» **Records supplied**:
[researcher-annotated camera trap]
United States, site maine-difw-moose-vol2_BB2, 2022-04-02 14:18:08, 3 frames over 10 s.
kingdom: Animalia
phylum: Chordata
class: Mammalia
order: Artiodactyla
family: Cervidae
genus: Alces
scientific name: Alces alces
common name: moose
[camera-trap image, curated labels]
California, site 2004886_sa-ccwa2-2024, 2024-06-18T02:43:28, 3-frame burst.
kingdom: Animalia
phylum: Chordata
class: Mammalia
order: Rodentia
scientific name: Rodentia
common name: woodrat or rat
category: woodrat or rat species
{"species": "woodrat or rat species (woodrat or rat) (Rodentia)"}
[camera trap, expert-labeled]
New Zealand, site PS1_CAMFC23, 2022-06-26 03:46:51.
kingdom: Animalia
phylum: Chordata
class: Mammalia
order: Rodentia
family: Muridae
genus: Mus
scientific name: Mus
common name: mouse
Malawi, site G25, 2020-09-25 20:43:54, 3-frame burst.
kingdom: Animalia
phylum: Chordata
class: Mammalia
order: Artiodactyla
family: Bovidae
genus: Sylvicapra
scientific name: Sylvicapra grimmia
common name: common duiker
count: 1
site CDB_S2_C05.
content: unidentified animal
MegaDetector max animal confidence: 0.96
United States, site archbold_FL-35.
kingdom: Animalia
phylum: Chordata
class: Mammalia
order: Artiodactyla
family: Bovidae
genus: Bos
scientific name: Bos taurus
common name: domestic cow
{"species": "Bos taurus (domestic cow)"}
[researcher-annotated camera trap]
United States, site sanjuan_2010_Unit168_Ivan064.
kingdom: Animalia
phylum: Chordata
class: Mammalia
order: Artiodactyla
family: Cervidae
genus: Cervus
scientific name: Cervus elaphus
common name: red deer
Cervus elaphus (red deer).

» **What is required**: The reply should be a precise retyping of all the data.

» **Exercise result**:
[researcher-annotated camera trap]
United States, site maine-difw-moose-vol2_BB2, 2022-04-02 14:18:08, 3 frames over 10 s.
kingdom: Animalia
phylum: Chordata
class: Mammalia
order: Artiodactyla
family: Cervidae
genus: Alces
scientific name: Alces alces
common name: moose
[camera-trap image, curated labels]
California, site 2004886_sa-ccwa2-2024, 2024-06-18T02:43:28, 3-frame burst.
kingdom: Animalia
phylum: Chordata
class: Mammalia
order: Rodentia
scientific name: Rodentia
common name: woodrat or rat
category: woodrat or rat species
{"species": "woodrat or rat species (woodrat or rat) (Rodentia)"}
[camera trap, expert-labeled]
New Zealand, site PS1_CAMFC23, 2022-06-26 03:46:51.
kingdom: Animalia
phylum: Chordata
class: Mammalia
order: Rodentia
family: Muridae
genus: Mus
scientific name: Mus
common name: mouse
Malawi, site G25, 2020-09-25 20:43:54, 3-frame burst.
kingdom: Animalia
phylum: Chordata
class: Mammalia
order: Artiodactyla
family: Bovidae
genus: Sylvicapra
scientific name: Sylvicapra grimmia
common name: common duiker
count: 1
site CDB_S2_C05.
content: unidentified animal
MegaDetector max animal confidence: 0.96
United States, site archbold_FL-35.
kingdom: Animalia
phylum: Chordata
class: Mammalia
order: Artiodactyla
family: Bovidae
genus: Bos
scientific name: Bos taurus
common name: domestic cow
{"species": "Bos taurus (domestic cow)"}
[researcher-annotated camera trap]
United States, site sanjuan_2010_Unit168_Ivan064.
kingdom: Animalia
phylum: Chordata
class: Mammalia
order: Artiodactyla
family: Cervidae
genus: Cervus
scientific name: Cervus elaphus
common name: red deer
Cervus elaphus (red deer).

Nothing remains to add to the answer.